What pH Measures
pH measures how acidic or basic a solution is. The term stands for “potential of hydrogen” or “power of hydrogen.” While commonly known to range from 0 to 14, this applies to most common aqueous solutions.
The scientific basis of pH lies in the concentration of hydrogen ions ([H+]) within a solution. Solutions with a higher concentration of hydrogen ions are acidic, while those with a lower concentration are basic. This relationship is logarithmic, meaning a small change in pH represents a large change in hydrogen ion concentration.
The formula for pH is pH = -log[H+], where [H+] is the molar concentration of hydrogen ions. This logarithmic scale conveniently represents wide ranges of hydrogen ion concentrations. For instance, a pH of 4 is ten times more acidic than a pH of 5, and one hundred times more acidic than a pH of 6.
How Negative pH Arises
The possibility of a negative pH value stems directly from the logarithmic nature of the pH scale. When the concentration of hydrogen ions ([H+]) in a solution exceeds 1 Molar (M), the mathematical calculation of pH = -log[H+] will result in a negative number. For example, if the hydrogen ion concentration is 10 M, the pH would be -log(10), which equals -1.
This phenomenon occurs in extremely concentrated solutions of strong acids. Strong acids are substances that dissociate almost completely in water, releasing a high proportion of their hydrogen ions into the solution. As the concentration of these acids increases significantly, the sheer number of free hydrogen ions can push their molarity above 1 M.
While the standard pH scale is often presented as ranging from 0 to 14, this primarily covers dilute aqueous solutions. Negative pH values, and values greater than 14 for strong bases, are well-established in chemistry. Negative pH simply indicates an exceptionally high concentration of hydrogen ions, exceeding what is typically encountered.
Substances with Extremely Low pH
Extremely low, or even negative, pH values are found in highly concentrated solutions of strong acids. Common examples include concentrated sulfuric acid (H₂SO₄), hydrochloric acid (HCl), and nitric acid (HNO₃). These acids are characterized by their ability to fully dissociate in water, meaning they release nearly all their hydrogen ions when dissolved.
For instance, commercially available concentrated hydrochloric acid can have a pH of approximately -1.1. Similarly, highly concentrated sulfuric acid solutions can also exhibit negative pH values, though their exact pH can vary depending on concentration and other factors.

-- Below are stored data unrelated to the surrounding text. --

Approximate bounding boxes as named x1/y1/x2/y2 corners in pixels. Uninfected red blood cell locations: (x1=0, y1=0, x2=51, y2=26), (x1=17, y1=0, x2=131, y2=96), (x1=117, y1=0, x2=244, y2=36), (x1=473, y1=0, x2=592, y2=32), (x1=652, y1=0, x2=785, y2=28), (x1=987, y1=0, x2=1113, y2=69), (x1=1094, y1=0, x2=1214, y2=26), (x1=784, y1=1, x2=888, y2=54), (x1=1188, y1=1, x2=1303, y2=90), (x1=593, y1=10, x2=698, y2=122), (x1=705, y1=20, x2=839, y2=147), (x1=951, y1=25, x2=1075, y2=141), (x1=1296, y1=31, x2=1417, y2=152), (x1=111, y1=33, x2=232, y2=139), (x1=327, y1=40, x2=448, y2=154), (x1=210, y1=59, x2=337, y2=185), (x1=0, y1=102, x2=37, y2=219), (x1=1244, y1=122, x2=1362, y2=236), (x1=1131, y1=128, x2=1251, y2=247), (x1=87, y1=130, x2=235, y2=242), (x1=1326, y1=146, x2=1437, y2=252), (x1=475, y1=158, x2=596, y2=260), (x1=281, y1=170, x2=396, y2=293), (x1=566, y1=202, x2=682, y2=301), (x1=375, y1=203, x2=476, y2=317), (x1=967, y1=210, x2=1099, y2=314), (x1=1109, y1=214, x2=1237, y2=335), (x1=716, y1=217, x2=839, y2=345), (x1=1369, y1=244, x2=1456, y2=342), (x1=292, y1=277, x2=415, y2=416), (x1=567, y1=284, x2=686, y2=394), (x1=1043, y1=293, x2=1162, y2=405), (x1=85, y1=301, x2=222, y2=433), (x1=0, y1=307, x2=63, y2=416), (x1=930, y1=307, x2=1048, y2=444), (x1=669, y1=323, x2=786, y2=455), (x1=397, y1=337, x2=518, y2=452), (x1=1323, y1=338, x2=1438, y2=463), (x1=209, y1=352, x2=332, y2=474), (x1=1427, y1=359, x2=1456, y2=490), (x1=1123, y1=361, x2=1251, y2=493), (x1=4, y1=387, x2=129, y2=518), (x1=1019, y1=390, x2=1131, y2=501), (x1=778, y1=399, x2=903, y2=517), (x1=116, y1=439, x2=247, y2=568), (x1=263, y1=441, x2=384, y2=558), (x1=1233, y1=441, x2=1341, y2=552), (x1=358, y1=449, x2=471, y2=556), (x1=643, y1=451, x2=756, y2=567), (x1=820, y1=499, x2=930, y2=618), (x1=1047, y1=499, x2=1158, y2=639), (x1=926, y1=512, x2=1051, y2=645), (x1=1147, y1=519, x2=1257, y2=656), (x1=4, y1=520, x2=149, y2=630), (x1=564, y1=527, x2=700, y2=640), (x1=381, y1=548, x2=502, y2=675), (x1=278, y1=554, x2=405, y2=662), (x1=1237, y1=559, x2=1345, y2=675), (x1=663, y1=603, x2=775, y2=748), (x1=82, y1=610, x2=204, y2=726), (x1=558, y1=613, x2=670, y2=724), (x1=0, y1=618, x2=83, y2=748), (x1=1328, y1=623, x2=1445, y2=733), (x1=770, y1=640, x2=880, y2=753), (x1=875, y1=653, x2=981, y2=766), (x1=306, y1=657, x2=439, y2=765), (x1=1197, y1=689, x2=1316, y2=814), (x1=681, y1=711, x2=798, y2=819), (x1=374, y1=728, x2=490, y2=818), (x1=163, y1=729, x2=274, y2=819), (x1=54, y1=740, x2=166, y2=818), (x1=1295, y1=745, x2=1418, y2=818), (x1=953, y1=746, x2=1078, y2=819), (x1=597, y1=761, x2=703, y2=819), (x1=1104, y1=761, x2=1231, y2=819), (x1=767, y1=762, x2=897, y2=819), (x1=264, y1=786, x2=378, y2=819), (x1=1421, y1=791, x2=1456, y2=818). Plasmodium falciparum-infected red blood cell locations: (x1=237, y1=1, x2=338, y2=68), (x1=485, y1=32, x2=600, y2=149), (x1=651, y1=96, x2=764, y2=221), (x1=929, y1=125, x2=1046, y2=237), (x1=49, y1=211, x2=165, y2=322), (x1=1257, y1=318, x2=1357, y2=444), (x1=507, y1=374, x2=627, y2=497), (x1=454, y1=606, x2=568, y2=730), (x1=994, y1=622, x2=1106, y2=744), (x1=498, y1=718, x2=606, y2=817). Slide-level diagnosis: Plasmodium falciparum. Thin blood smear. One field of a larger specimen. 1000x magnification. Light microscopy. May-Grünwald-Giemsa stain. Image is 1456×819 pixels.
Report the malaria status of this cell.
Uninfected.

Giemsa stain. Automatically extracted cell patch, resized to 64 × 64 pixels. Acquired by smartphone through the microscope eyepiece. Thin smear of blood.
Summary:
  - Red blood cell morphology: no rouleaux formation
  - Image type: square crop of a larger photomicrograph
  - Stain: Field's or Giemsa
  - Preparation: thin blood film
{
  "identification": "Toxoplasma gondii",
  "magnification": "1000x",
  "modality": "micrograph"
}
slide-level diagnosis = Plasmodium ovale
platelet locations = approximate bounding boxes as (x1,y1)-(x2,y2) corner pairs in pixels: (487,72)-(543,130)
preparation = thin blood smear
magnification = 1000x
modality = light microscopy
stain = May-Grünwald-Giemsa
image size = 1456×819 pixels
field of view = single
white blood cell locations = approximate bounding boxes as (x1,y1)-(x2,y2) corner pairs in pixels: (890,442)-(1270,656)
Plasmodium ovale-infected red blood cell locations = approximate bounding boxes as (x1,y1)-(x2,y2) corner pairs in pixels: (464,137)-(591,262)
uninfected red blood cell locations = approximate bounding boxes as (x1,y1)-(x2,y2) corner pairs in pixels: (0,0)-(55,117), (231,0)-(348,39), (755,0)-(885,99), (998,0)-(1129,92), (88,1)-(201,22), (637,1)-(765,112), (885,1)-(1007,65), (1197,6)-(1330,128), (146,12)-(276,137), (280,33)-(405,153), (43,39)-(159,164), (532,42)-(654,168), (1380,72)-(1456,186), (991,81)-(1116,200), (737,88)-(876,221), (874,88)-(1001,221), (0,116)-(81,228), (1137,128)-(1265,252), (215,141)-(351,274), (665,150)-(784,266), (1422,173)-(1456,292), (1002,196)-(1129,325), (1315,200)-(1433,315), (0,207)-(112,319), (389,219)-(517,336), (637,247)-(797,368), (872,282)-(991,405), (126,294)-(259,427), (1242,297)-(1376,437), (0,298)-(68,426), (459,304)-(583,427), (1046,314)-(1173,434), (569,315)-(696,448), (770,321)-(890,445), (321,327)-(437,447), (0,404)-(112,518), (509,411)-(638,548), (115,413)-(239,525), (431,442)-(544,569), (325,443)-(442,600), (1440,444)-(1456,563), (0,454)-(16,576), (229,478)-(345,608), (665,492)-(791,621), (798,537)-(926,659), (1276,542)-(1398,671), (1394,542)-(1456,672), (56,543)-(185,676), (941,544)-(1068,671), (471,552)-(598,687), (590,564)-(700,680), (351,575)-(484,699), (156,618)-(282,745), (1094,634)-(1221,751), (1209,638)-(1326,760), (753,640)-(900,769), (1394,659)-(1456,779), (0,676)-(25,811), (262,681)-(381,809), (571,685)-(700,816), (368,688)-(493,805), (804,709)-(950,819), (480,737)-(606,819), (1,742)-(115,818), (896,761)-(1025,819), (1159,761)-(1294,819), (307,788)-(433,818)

Concentrated nitric acid can also reach significantly low pH levels, with a 10 M solution theoretically having a pH of -1.
While the pH equation provides a theoretical value, the actual behavior of these highly concentrated solutions can be complex due to factors like ion activity and incomplete dissociation at very high concentrations. Nevertheless, these strong acids are capable of pushing hydrogen ion concentration to levels that result in negative pH readings.